Aus Sicht von Sony-Music-Chef Edgar Berger ist Deutschland im digitalen Musikmarkt ein Entwicklungsland. Und obwohl die Labels oftmals eigene Vereinbarungen mit der Google-Tochter getroffen haben, bleiben ihre Videos gesperrt.

„Praktisch führt in Deutschland kein Weg an der GEMA vorbei. Sie vertritt Rechte der Komponisten und Songwriter, ohne die man keine legalen Online-Angebote machen kann", erläutert Rechtsanwalt Schaefer. Die Labels verfügen nur über die sogenannten Leistungsschutzrechte. Eine Band räumt der Plattenfirma einfach gesagt das Recht ein, einen eingespielten Song oder ein Album zu verwerten, also Geld damit zu verdienen. Damit wird die Investition in die Aufnahme abgegolten. Diese Leistungsschutzrechte sind vom Urheberrecht getrennt. Aber für Youtube ist das eine ohne das andere nichts wert, weil es für beide Schutzrechte Lizenzen braucht.

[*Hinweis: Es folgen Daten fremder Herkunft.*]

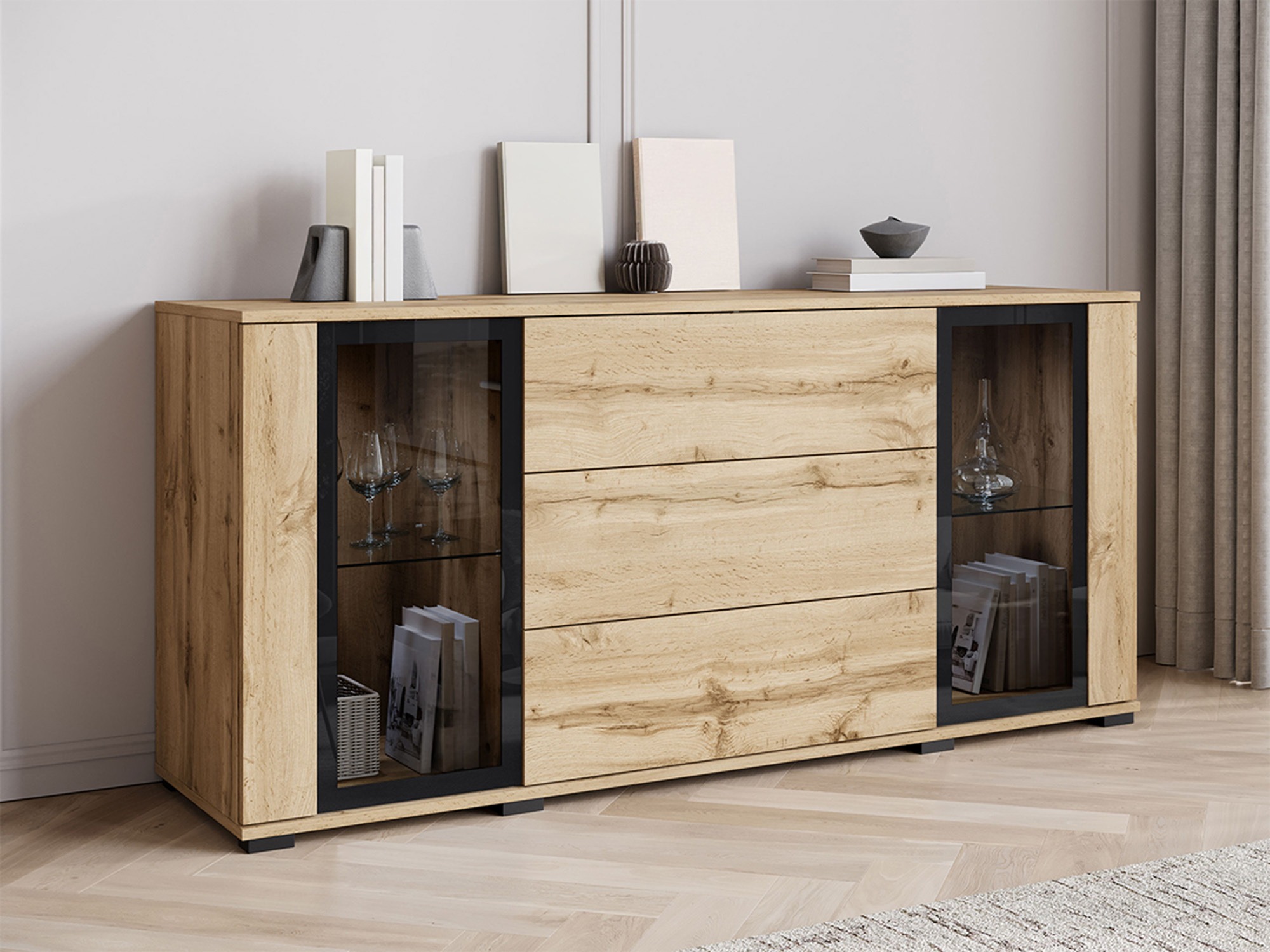 Komód Torcame 101 (Wotan tölgy)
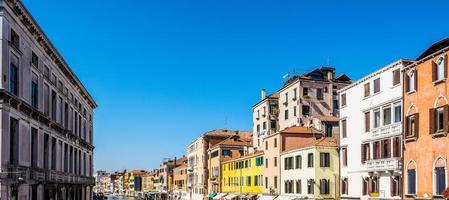 hdr utsikt över staden Venedig foto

Laut Urheberrechtsgesetz hat die Schiedsstelle am Patentamt ein Jahr Zeit, einen Kompromiss vorzuschlagen. „Das ist juristisch die Suche nach dem Stein der Weisen", sagt Urheberrechtsexperte Martin Schaefer. Erst wenn das Patentamt seine Möglichkeiten zur Schlichtung ausgeschöpft hat, können die Streithähne vor Gericht gehen. Die Youtube-Nutzer in Deutschland müssen sich darauf einstellen, dass viele Videos für sie noch lange gesperrt bleiben.